La qualità di vita nei Paesi Bassi è migliorata negli ultimi 25 anni, con un calo del tasso di criminalità, un aumento dell’aspettativa di vita e un miglioramento degli standard, dice il rapporto De sociale staat van Nederland 2017 presentato dal Planbureau

Nonostante l’apparente incremento del sentimento anti-immigrati, l’atteggiamento verso gli “stranieri” è meno duro che in passato:  il 31% degli intervistati pensa ci siano “troppe persone con altre nazionalità” nei Paesi Bassi mentre nel 1990 era il 47%.

Il think tank socio-culturale SCP pubblica il suo riepilogo “stato della nazione” ogni due anni, ma quest’anno ha comparato la situazione nel 2017 con quella dei Paesi Bassi di 25 anni fa. Il rapporto mostra che tutti nella società hanno progredito da allora. Le donne hanno più probabilità di ottenere un lavoro, il numero di persone con un titolo universitario è raddoppiato al 26% e le persone si sentono più sicure.

Circa l’85% delle persone è generalmente soddisfatto della propria vita, una proporzione simile a 25 anni fa. Allo stesso tempo, ci sono “problemi difficili da risolvere e disuguaglianze”, dicono i ricercatori. L’Olanda è un paese ricco, ma il numero di persone che vive in povertà è aumentato dal 5,7% nel 1990 al 6,6% di oggi.

E, dice il SCP, i problemi che affliggono un gruppo di circa 700.000 persone, in gran parte famiglie monoparentali e immigrati che vivono di welfare, restano seri. “Obiettivo del futuro dovrebbe essere il raggiungimento del maggior numero possibile di persone che siano pienamente incluse nella società”, ha affermato SCP.

Voci elencate >>
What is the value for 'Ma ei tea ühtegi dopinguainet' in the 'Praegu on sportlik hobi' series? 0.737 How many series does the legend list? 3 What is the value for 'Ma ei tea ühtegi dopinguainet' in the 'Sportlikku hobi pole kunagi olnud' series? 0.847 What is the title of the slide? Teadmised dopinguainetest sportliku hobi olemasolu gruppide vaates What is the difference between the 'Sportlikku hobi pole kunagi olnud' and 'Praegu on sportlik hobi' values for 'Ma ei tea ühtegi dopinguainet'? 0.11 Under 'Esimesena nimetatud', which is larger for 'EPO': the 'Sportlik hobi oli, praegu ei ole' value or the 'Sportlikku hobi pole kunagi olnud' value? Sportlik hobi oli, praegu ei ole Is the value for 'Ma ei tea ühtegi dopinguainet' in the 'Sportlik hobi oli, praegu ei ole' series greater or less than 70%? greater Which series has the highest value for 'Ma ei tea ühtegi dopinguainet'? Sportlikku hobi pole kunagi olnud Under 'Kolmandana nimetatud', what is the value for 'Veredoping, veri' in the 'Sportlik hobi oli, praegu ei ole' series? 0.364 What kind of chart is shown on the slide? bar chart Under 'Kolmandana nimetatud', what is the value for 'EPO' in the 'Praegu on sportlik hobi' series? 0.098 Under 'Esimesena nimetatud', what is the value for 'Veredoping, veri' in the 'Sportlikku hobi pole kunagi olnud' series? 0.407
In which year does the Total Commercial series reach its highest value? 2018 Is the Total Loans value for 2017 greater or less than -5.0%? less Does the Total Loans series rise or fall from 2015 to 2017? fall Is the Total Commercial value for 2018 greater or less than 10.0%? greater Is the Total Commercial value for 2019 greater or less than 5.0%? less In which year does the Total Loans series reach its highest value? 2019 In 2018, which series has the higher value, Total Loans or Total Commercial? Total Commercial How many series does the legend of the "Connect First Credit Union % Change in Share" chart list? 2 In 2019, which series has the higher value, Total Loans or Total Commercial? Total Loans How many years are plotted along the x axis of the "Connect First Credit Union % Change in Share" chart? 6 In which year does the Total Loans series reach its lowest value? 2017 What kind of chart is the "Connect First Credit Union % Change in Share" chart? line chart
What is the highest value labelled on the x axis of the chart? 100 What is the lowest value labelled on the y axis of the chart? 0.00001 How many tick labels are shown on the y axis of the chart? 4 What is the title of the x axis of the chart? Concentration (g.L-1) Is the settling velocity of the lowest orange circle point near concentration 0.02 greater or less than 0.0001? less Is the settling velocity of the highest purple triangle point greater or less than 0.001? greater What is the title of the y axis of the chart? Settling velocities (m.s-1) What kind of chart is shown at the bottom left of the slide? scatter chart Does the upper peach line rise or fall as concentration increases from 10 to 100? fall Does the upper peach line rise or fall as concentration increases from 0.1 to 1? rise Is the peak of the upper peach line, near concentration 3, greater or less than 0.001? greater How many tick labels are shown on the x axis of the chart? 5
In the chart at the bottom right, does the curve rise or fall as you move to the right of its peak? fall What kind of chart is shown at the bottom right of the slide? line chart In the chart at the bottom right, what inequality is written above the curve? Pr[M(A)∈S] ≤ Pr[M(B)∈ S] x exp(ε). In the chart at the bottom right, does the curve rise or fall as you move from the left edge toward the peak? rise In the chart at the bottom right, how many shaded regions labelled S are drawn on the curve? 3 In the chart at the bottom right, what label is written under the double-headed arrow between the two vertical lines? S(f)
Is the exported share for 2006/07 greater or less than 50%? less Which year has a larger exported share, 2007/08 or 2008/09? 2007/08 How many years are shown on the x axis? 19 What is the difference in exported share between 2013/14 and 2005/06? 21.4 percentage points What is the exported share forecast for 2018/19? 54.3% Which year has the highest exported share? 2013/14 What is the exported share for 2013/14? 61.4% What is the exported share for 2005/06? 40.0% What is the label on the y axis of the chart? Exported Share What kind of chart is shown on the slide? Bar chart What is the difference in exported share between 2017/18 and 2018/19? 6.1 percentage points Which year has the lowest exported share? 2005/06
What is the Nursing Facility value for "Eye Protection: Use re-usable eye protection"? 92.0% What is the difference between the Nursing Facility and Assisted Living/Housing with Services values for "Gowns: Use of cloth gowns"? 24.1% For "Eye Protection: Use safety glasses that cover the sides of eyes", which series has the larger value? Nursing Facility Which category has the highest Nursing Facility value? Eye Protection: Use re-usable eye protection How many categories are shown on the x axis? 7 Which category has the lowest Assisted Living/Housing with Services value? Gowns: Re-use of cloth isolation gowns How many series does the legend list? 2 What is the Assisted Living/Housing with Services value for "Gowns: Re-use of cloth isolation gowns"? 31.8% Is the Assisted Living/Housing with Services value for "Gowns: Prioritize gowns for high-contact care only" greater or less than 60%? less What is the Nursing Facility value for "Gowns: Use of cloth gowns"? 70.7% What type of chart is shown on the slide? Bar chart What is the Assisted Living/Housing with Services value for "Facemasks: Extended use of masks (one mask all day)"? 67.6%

Consegna >> Secondo il testo sulla qualità di vita nei Paesi Bassi, quale percentuale di persone viveva in povertà nel 1990?

Risultato >> Il 5,7%.